Basic starter for platform sdk
5 stars 23 forks source link

Platform SDK Starter

The platform SDK starter is a way to configure your Flatfile Workbook in code.

Visit the Guides to learn more about using Flatfile and the Platform SDK Starter.

Getting Started

Visit CLI quickstart and follow instructions to sign up for a Flatfile account and run this code locally.

1. Introduction to Workbooks

Here is an example of a fully functional Flatfile Workbook that we'll use in this example to demonstrate importing employee data.

const Employees = new Sheet(
  'Employees',
  {
    firstName: TextField({
      label: 'First Name',
      required: true,
      description: 'Given Name'
    }),
    lastName: TextField(),
    fullName: TextField(),

    stillEmployed: BooleanField(),
    department: OptionField({
      label: 'Department',
      options: {
        engineering: { label: 'Engineering' },
        hr: 'People Ops',
        sales: 'Revenue',
      },
      matchStrategy: 'exact',
    }),
    fromHttp: TextField({ label: 'Set by batchRecordCompute' }),
    salary: NumberField({
      label: 'Salary',
      description: 'Annual Salary in USD',
      required: true,
      validate: (salary: number) => {
        const minSalary = 30_000
        if (salary < minSalary) {
          return [
            new Message(
              `${salary} is less than minimum wage ${minSalary}`,
              'warn',
              'validate'
            ),
          ]
        }
      },
    }),
  },
  {
    allowCustomFields: true,
    recordCompute: (record) => {
      const fullName = `{record.get('firstName')} {record.get('lastName')}`
      record.set('fullName', fullName)
      return record
    },
    batchRecordsCompute: async (payload: FlatfileRecords<any>) => {
      const response = await fetch('https://api.us.flatfile.io/health', {
        method: 'GET',
        headers: {
          Accept: 'application/json',
        },
      })
      const result = await response.json()
      payload.records.map(async (record: FlatfileRecord) => {
        record.set('fromHttp', result.info.postgres.status)
      })
    },
  }
)

const BaseSheet = new Sheet(
  'BaseSheet',
  {
    firstName: TextField(),
    middleName: TextField('Middle'),
    lastName: TextField(),
    email: TextField({
      unique: true,
      primary: true
    })
  },
  {
    previewFieldKey: 'email',
  }
)

const LinkedSheet = new Sheet(
  'LinkedSheet',
  {
    email: LinkedField({
      unique: true,
      label: 'Email',
      primary: true,
      sheet: BaseSheet,
      upsert: false,
    }),
    firstName: TextField(),
    middleName: TextField('Middle'),
    lastName: TextField(),
  },
)

...

View full source code

The above code will generate a Workbook that looks like this: Sample Data upload

2. Deploy the Schema

Follow these steps to deploy a Workbook and view it in your Dashboard. Because your secret keys are being used, Flatfile will know to create your first Workspace in the correct place.

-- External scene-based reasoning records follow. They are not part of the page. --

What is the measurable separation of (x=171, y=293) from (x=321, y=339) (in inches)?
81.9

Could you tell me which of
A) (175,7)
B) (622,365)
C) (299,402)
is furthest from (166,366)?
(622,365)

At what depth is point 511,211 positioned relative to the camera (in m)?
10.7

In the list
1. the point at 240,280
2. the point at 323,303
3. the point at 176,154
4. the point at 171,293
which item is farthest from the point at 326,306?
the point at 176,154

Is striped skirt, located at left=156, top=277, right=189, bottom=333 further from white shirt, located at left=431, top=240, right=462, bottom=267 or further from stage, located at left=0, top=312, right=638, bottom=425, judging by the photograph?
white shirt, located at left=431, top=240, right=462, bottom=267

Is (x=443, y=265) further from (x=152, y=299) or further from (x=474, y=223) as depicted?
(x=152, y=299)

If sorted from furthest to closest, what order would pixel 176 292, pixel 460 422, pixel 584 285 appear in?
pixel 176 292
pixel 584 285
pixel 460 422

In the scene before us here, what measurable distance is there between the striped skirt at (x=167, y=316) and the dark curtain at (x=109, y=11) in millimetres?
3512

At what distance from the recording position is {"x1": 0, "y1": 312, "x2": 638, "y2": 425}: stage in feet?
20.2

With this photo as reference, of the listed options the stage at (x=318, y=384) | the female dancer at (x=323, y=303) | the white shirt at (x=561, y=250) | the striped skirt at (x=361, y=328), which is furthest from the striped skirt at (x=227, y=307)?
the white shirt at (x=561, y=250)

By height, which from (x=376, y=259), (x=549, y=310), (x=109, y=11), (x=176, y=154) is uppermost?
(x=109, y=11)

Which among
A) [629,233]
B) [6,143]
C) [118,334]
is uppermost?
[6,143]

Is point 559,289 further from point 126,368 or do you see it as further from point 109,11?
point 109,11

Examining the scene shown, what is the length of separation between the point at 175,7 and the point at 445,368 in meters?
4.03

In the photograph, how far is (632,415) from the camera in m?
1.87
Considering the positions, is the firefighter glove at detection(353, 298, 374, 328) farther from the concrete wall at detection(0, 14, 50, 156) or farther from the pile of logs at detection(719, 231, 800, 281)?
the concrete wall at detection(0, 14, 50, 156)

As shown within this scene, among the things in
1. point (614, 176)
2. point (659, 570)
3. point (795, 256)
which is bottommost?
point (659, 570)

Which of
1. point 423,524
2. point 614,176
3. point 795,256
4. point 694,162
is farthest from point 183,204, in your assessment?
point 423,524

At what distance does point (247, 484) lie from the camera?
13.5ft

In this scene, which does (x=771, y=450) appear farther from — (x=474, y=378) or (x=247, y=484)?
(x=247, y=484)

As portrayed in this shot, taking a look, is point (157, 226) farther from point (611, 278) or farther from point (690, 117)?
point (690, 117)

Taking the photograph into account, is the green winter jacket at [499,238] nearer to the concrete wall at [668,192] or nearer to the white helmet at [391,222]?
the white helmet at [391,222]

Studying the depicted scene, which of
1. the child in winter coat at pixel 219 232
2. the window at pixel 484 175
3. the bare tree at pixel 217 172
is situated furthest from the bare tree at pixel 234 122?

  1. From the root directory of this project run npm install to install all necessary packages.
  2. Run npm run deploy
  3. To see the newly deployed Workbook, open your Dashboard and have a look.

Sample Workbook explained

Now, let's take a closer look at the example Workbook we just deployed, starting with the Fields. This Workbook uses all five built-in Flatfile fields to represent a Workbook used to receive employee data:

  1. TextField: a string of text
  2. NumberField: a numerical value
  3. DateField: a date
  4. OptionField: a field with a set of pre-defined values
  5. BooleanField: a true / false field
  6. LinkedField: a field that links two sheets together

Field options

Let's take a closer look at some of the options we've set on these fields:

TextField

firstName: TextField({
  required: true,
  description: 'Given name',
})

Here we've indicated that the firstName field is required, and we've given it a human-readable description.

NumberField

salary: NumberField({
  label: 'Salary',
  description: 'Annual Salary in USD',
  required: true,
  validate: (salary: number) => {
    const minSalary = 30_000
    if (salary < minSalary) {
      return [
        new Message(
          `${salary} is less than minimum wage ${minSalary}`,
          'warn',
          'validate'
        ),
      ]
    }
  },
}),

Here we've indicated that the salary field is required, and we've given it a human-readable description.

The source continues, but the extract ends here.